→ Text block:
##########

On 2/1/22 14:38, Gaëtan Rivet wrote:
> On Tue, Feb 1, 2022, at 12:48, Ilya Maximets wrote:
>> On 2/1/22 12:38, Gaëtan Rivet wrote:
>>> On Mon, Jan 31, 2022, at 20:33, Ilya Maximets wrote:
>>>> On 1/31/22 11:42, Gaëtan Rivet wrote:
>>>>> On Thu, Jan 27, 2022, at 11:38, Ilya Maximets wrote:
>>>>>> On 1/27/22 07:42, Sriharsha Basavapatna via dev wrote:
>>>>>>> In dp_netdev_pmd_remove_flow() we schedule the deletion of an
>>>>>>> offloaded flow, if a mark has been assigned to the flow. But if
>>>>>>> this occurs in the window in which the offload thread completes
>>>>>>> offloading the flow and assigns a mark to the flow, then we miss
>>>>>>> deleting the flow. This problem has been observed while adding
>>>>>>> and deleting flows in a loop. To fix this, always enqueue flow
>>>>>>> deletion regardless of the flow->mark being set.

##########

→ Exercise prompt:
Reproduce the passage of the flow-deletion thread above, starting with "On 2/1/22 14:38, Gaëtan" and going on through "flow->mark being set.".

→ Information:

##########

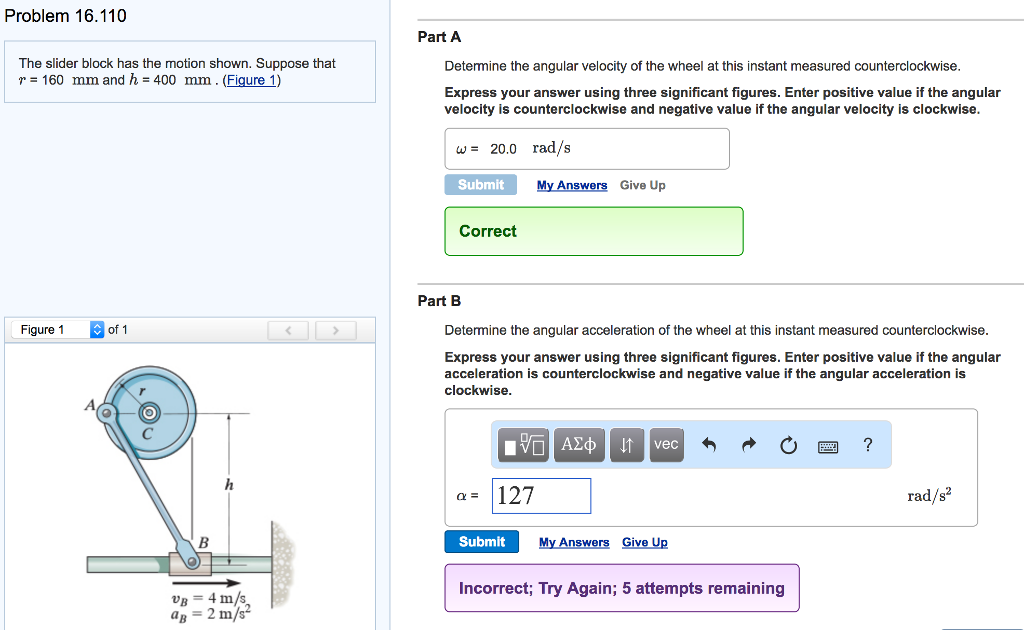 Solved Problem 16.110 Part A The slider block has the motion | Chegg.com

##########

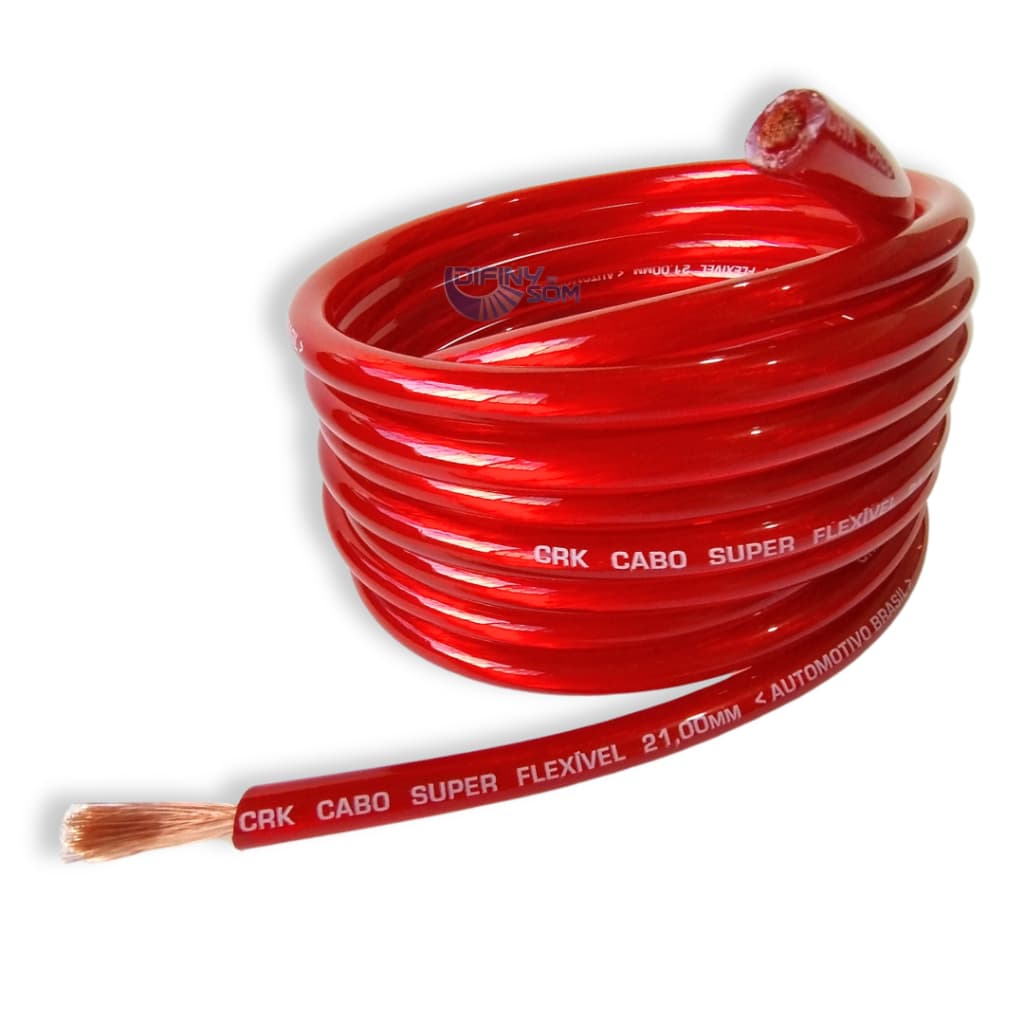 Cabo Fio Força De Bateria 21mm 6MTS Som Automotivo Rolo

##########

→ Reply to the exercise:
On 2/1/22 14:38, Gaëtan Rivet wrote:
> On Tue, Feb 1, 2022, at 12:48, Ilya Maximets wrote:
>> On 2/1/22 12:38, Gaëtan Rivet wrote:
>>> On Mon, Jan 31, 2022, at 20:33, Ilya Maximets wrote:
>>>> On 1/31/22 11:42, Gaëtan Rivet wrote:
>>>>> On Thu, Jan 27, 2022, at 11:38, Ilya Maximets wrote:
>>>>>> On 1/27/22 07:42, Sriharsha Basavapatna via dev wrote:
>>>>>>> In dp_netdev_pmd_remove_flow() we schedule the deletion of an
>>>>>>> offloaded flow, if a mark has been assigned to the flow. But if
>>>>>>> this occurs in the window in which the offload thread completes
>>>>>>> offloading the flow and assigns a mark to the flow, then we miss
>>>>>>> deleting the flow. This problem has been observed while adding
>>>>>>> and deleting flows in a loop. To fix this, always enqueue flow
>>>>>>> deletion regardless of the flow->mark being set.